At the beginning of World War II, the Alameda Works was re-established as the Bethlehem Alameda Shipyard, and modernized and expanded to include new shipways and on-site worker housing. During the war, the yard repaired more than 1,000 vessels and produced P-2 troop transport ships, and it continued to produce structural steel. Shipbuilding came to an end in the early 1950s and the yard was closed in 1956.

[photo] Union Iron Works Powerhouse, the last building to remain from the once-sprawling Alameda Works shipyard
Photo courtesy of the National Trust for Historic Preservation

Designed by San Francisco architect Frederick H. Meyer, the Union Iron Works Powerhouse stands as the last remnant of the Alameda Works Shipyard. Meyer was one of San Francisco's leading architects between 1905-1955 and is best known for his role in the development of the San Francisco Civic Center, for his many downtown San Francisco office buildings and for his careful and imaginative use of orthodox ornamental detail. The Union Iron Works Powerhouse is a one-story rectangular industrial building, 25 feet high, 53 feet wide and 110 feet long, which rests on a concrete base.
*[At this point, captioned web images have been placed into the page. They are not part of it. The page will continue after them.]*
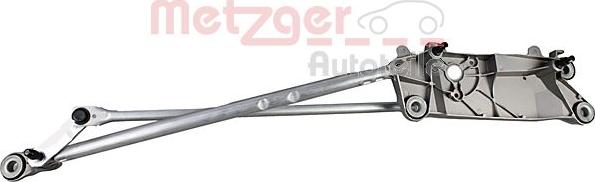 Metzger 2190929 - Stiklu tīrītāja sviru un stiepņu sistēma autodraugiem.lv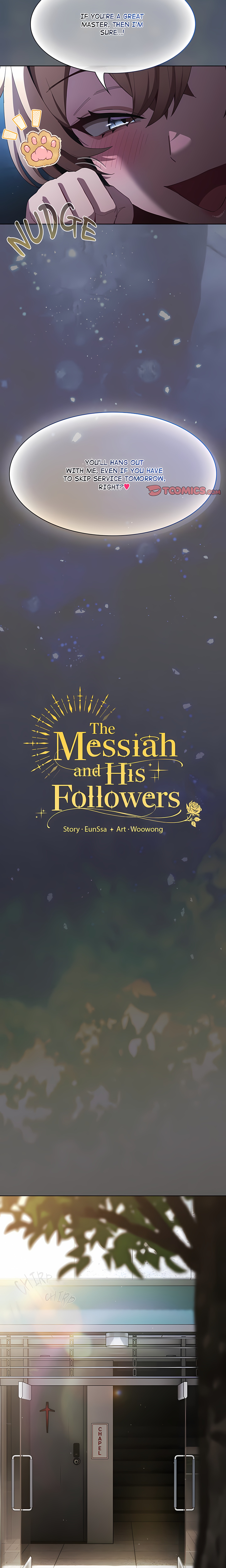 The Messiah and His Followers Page 21 - MangaHe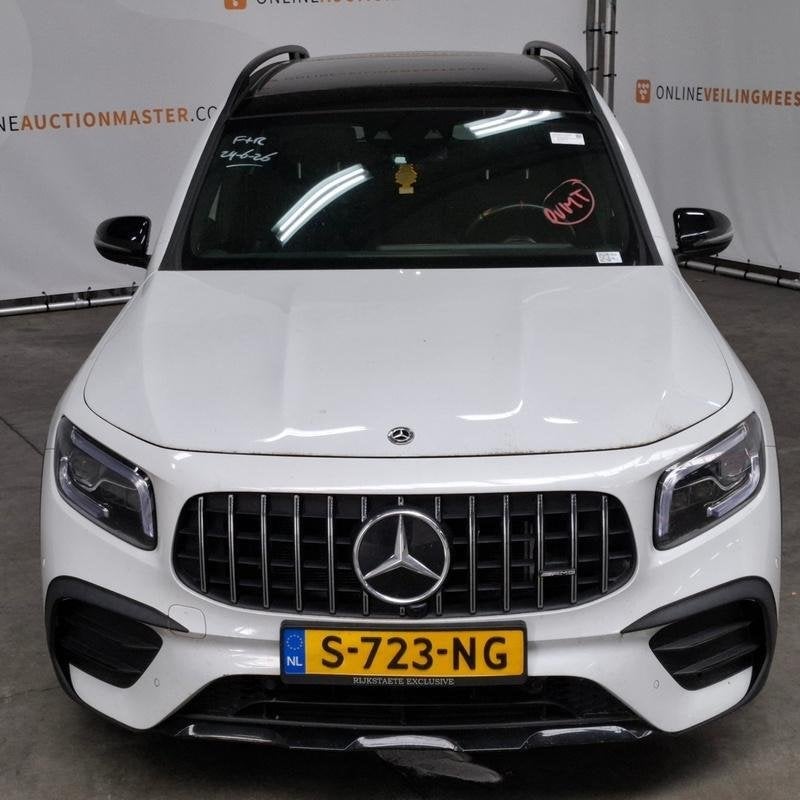 Personenauto, Mercedes-Benz, GLB, AMG 35 4MATIC Premium Plus, Auto's, Mercedes-Benz, Automaat, Automatische klimaatregeling, 1800 kg
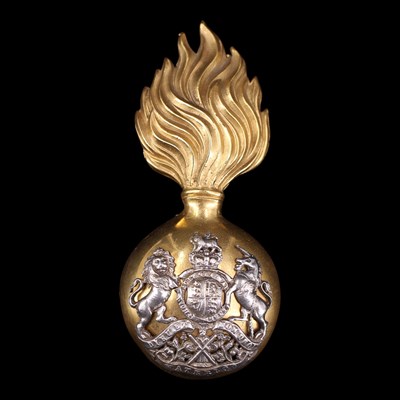 Lot 37 - A Victorian Royal Scots Fusiliers officer's...
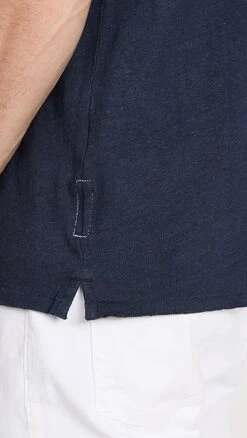 Rag & Bone Linen Blend Miles Tee -Reberio Fashion Store ragbo464611f24a 1681750149007 2 0. UX357 QL90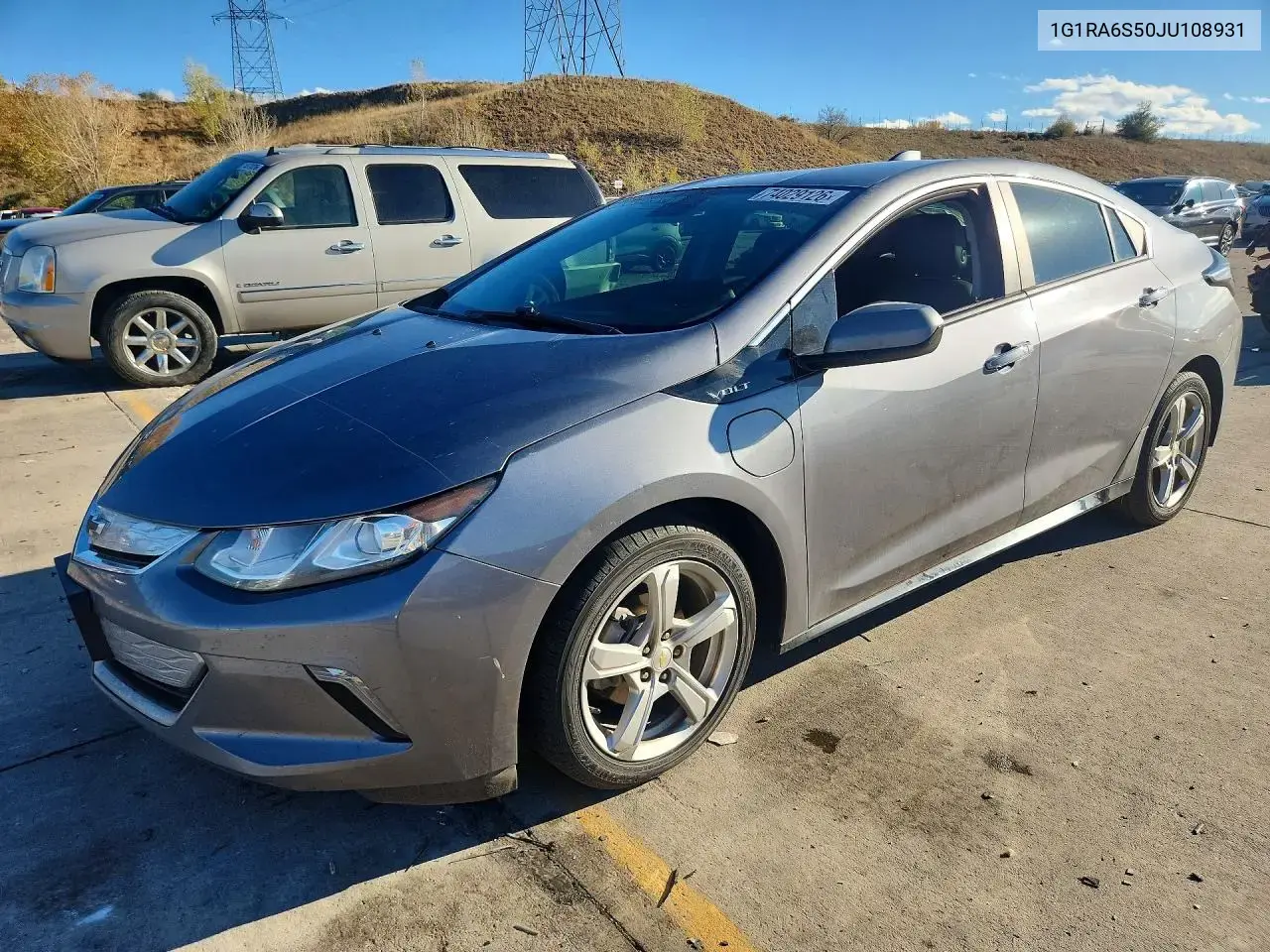 2018 Chevrolet Volt LT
Borrowing imagery from classical antiquity and the Renaissance, the powerhouse is an excellent example of a building type--the "beautiful" power house--for which the Bay Area was nationally known. It contained several large generators and was constructed specifically to meet the massive electricity requirements of the yards. Today, the little building that once powered an entire shipyard has been converted into private office space.

The Union Iron Works Powerhouse is located at 2308 Webster St. in Alameda, California. Take the Posey Tube south from Oakland to the island of Alameda, where the Posey Tube becomes Webster St . The Union Iron Works Powerhouse is within 1,000 feet of entering the island. Now a private office space, it is closed to the public.